Friday, February 25, 2005
Cat blog Friday #4
I had this ideal concept of snapping Kuro delicately sniffing the newly opened amaryillis. But, of course, like Howard Hughes and clouds in "The Aviator," you could wait around all year for that. Amaryllis is a rather amazing plant. Or, is it a legume? Or berry, or nut? I have the least green thumb in the world and yet I have luck with these delicate things. I once laid an amaryllis on my friend, dancer Frances Nealy. She was near death, and I gave her one that was also almost ready to expire. Please don't get me wrong here; I am in total accord with Katharine Hepburn who believed that "They just throw you in the ground, shovel some dirt over you, and there's nothing to worry about anymore." But I'll be goldarned if that thing didn't spring back to life even as Frances was in the process of buying the farm. . .or as writer Eve Babitz once described death: "The very last word in your friends having fun without you."
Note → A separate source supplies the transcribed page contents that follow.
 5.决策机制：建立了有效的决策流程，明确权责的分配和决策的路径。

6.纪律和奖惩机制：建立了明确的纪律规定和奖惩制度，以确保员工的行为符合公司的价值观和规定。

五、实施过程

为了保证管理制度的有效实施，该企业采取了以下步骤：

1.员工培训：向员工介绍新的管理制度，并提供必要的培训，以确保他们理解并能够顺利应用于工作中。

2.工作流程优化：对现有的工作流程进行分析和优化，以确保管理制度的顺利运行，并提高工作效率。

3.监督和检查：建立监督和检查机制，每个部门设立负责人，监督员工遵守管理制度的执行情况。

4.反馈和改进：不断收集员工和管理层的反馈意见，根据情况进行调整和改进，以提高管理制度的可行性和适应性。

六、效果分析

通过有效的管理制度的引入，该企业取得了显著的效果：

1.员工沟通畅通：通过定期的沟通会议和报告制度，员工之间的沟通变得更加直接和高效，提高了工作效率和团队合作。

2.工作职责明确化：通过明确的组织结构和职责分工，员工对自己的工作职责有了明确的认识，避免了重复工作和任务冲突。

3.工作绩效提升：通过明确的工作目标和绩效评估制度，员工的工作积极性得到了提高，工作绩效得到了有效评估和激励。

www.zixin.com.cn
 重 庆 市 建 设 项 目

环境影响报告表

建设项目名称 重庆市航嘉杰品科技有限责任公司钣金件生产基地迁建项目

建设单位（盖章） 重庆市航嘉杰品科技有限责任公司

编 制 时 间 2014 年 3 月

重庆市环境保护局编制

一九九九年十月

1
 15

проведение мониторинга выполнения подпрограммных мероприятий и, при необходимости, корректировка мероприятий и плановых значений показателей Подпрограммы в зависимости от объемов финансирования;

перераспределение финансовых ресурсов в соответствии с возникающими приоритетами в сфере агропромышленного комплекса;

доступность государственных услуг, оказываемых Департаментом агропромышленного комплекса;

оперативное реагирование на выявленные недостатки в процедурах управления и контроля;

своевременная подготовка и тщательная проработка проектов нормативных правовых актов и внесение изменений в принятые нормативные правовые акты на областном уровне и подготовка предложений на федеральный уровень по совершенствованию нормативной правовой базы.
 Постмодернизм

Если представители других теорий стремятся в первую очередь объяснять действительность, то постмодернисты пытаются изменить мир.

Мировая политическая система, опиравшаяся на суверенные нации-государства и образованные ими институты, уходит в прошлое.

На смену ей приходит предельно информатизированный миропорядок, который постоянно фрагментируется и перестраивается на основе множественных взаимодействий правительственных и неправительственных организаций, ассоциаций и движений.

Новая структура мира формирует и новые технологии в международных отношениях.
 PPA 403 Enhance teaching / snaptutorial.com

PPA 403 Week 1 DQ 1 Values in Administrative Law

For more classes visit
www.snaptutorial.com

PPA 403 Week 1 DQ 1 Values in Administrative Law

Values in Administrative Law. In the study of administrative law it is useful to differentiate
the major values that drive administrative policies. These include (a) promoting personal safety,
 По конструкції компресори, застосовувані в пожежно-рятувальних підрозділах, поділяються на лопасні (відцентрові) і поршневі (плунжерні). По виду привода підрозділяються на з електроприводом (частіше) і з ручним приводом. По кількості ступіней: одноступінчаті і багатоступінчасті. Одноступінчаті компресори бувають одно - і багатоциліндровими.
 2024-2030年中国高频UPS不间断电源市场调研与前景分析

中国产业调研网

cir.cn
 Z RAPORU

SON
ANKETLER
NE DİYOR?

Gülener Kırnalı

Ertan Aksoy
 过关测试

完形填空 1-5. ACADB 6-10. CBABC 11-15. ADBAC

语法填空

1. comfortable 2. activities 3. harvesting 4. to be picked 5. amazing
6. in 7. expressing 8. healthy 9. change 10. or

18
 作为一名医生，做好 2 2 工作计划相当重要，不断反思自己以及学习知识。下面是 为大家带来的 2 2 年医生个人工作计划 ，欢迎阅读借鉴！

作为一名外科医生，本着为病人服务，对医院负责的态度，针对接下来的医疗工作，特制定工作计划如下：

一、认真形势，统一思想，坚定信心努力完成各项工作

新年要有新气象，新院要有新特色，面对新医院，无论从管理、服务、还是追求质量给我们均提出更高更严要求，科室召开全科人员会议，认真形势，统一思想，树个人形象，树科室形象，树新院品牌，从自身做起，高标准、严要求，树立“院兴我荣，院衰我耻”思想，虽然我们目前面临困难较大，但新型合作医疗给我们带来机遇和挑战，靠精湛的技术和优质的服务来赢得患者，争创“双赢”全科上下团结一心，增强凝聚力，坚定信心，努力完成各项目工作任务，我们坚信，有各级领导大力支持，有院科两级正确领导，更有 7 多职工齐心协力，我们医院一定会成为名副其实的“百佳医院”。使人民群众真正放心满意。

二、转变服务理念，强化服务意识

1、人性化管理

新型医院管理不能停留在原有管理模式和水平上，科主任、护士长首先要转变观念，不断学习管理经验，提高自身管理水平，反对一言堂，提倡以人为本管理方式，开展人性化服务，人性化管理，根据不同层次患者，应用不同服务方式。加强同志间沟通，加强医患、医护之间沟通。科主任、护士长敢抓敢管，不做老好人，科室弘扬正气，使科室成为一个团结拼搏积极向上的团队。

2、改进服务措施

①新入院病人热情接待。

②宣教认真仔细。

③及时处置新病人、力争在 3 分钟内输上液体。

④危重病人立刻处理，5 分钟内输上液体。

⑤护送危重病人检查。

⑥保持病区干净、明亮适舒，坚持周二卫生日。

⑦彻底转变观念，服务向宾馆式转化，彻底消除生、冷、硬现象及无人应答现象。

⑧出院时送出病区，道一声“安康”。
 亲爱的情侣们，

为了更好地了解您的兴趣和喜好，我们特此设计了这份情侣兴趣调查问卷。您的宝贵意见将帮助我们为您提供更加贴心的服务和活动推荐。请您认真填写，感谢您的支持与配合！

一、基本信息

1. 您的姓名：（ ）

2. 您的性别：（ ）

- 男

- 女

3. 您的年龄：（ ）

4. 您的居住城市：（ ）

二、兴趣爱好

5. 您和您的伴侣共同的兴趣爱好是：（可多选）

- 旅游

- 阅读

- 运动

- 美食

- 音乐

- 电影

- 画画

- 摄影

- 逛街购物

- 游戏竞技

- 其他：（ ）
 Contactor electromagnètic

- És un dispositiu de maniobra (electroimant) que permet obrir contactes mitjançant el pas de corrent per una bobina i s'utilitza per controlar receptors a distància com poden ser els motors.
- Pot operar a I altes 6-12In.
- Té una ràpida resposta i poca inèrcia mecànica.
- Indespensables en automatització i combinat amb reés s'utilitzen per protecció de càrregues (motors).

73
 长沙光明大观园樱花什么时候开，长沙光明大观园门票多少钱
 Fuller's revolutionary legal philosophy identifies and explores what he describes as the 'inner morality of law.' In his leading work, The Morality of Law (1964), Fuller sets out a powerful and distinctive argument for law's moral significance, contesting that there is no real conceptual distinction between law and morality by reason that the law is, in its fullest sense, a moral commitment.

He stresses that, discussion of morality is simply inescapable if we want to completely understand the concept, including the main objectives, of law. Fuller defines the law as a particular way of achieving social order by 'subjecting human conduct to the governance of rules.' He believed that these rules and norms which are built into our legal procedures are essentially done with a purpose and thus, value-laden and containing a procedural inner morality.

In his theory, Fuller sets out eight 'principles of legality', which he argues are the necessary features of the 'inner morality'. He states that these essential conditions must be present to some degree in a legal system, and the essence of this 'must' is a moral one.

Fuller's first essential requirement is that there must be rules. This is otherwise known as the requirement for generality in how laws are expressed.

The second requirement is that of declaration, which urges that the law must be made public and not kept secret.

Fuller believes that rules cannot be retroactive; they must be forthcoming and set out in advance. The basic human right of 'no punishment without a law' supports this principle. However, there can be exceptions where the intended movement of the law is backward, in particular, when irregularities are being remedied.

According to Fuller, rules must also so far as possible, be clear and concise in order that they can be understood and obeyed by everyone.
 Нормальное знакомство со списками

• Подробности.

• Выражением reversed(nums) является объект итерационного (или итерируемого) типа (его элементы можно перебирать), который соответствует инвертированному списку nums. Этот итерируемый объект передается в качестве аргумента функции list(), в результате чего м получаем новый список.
Frances' best friend was actress Cora Lee Day. She was one of the stars of Julie Dash's terrific film, "Daughters of the Dust." Not long after Frances died in 1997, I was driving to the grocery store, saw Cora standing on the sidewalk and pulled over to chat. Mostly, we talked about Frances. Cora Lee, who was the last person to her alive, told me that Frances had tapped out a time step on her (Cora's) palm and then passed. I got so verklempt when Cora told me the story that day that I had to turn around and drive back home. I'm all better now, thank you.
I was always astonished by the fact that in all of her 79 years, every penny Frances had earned had come from show business, especially as a fairly big (perhaps "respected" is the better word) fish in smallish pond of tap dancing. As for Cora, for a brief, mercurial (and hysterically funny) moment in time, she was also a professional jazz singer, but I'll save that one for some other time.
Frances Nealy was the classiest and most dignified creature you can imagine; the sort who never took the garbage out unless she was dressed to the nines. That's the way old troopers were.
Not long before she died, I happened to look out on her terrace and see an American flag stuck in one of the pots. I had never known Frances to be unduly patriotic, and so I asked:
"Why do you have that flag out there?"
"Oh, honey," she said. "That's pot. But if I stick a flag in there and anyone happens to come snooping around they won't pay any attention to it."
Twilight of the gods, I tell you. Twilight of the gods.